As the validity of President Obama's "recess" appointments to the National Labor Relations Board remains in question, now a court has determined that the appointment of the NLRB's Acting General Counsel Lafe Solomon was invalid. In Hooks v. Kitsap Support Tenant Services, Inc., a federal judge in Washington state held that the appointment did not comply with the Federal Vacancies Reform Act of 1998. The decision is likely to have a big impact if it survives a motion for reconsideration or appeal. But whether it will do so remains to be seen.
The Case and History
Solomon was a long-time, high-ranking employee of the Board for many years before his appointment by President Obama to the Acting General Counsel position in June 2010, the position he still holds today. He subsequently was twice nominated to the General Counsel position, but the Senate failed to confirm his nominations, and the President has now withdrawn Solomon's nomination. The FVRA governs temporary appointments to positions that would normally require the advice and consent of the Senate.
The Board's General Counsel acts as the "independent" investigator and prosecutor of unfair labor practices before the Board and represents the Board in actions in federal court, including actions for injunction under the National Labor Relations Act. The General Counsel carries out many of the office's functions through delegation to the various Regional Offices of the Board headed by Regional Directors.

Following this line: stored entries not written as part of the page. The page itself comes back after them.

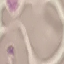

Summary:
  - Result: negative for malaria parasites
  - Image type: cell patch, automatically extracted from a larger field of view and resized to 64 × 64 pixels
  - Stain: Giemsa
  - Preparation: thin smear
  - Capture: smartphone camera at the microscope eyepiece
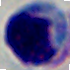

The Hooks decision arose from the following situation. Solomon, acting through a delegation to NLRB Region 19, issued an unfair labor practice complaint against the employer before the Board, and Regional Director Ronald Hooks filed a civil action in federal court for injunctive relief pursuant to Section 10(j) of the National Labor Relations Act to protect the Board's remedial power in the unfair labor practice case. The employer moved to dismiss the federal court action, apparently on two grounds: (1) the NLRB, because of two defective "recess" appointments, lacked the necessary quorum to issue an administrative complaint and petition a federal court for injunctive relief based on the administrative complaint; and (2) Solomon lacked power to delegate authority to the regional office because he was invalidly appointed. Although the briefs are not publicly available, the employer apparently argued that Solomon did not satisfy the requirements for an appointment under the FVRA because he had not served as a first assistant to the General Counsel during the period of 365 days before his appointment. First assistants are one of three categories of individuals who arguably may be appointed under that Act. District Court Judge Benjamin H. Settle agreed with the employer and dismissed the Board's petition for injunctive relief.
It is unknown whether the Board will move for reconsideration or appeal of Judge Settle's decision. In any event, the part of the decision dealing with Solomon's appointment may become moot because the decision was also based on the lack of a Board quorum, an issue that the Supreme Court has agreed to resolve in Noel Canning. Therefore, the validity of Solomon's appointment may have to wait for resolution until another FVRA challenge is heard by a federal appellate court. But this is certainly one more labor issue that employers will want to monitor closely.